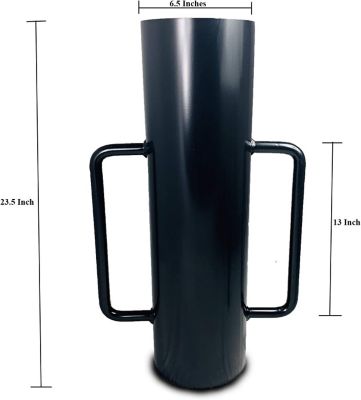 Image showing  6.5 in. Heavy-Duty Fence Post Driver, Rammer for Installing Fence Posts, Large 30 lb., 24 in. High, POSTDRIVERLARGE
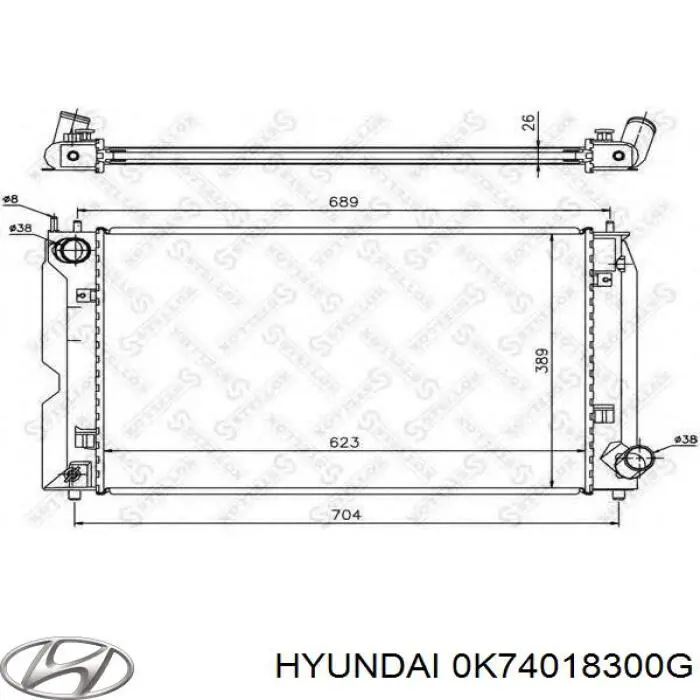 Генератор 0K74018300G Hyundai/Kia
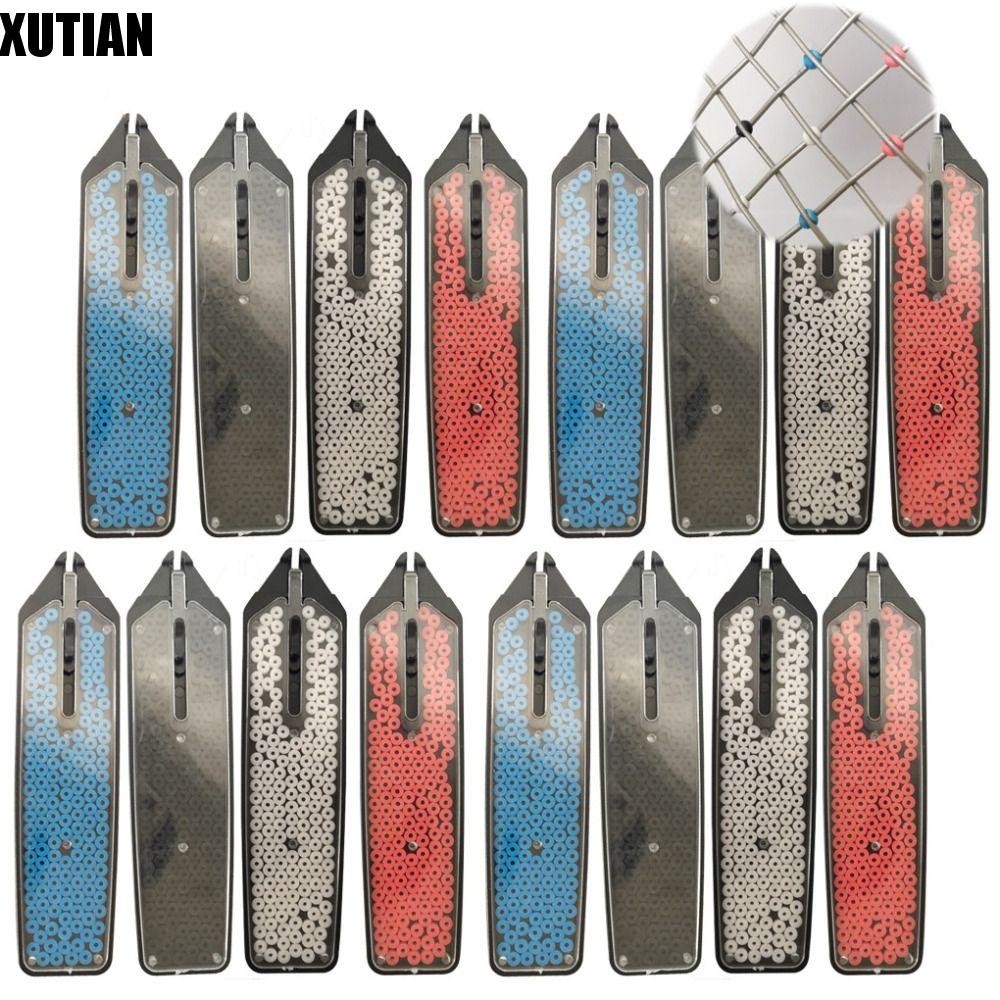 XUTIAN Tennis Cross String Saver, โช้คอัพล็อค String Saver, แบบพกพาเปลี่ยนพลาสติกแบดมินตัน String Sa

_ _ _

» Task goal:
Each line of the data must be transcribed exactly; pictures are not carried over.

» Solution for this task:
 Image showing  6.5 in. Heavy-Duty Fence Post Driver, Rammer for Installing Fence Posts, Large 30 lb., 24 in. High, POSTDRIVERLARGE
 Генератор 0K74018300G Hyundai/Kia
 XUTIAN Tennis Cross String Saver, โช้คอัพล็อค String Saver, แบบพกพาเปลี่ยนพลาสติกแบดมินตัน String Sa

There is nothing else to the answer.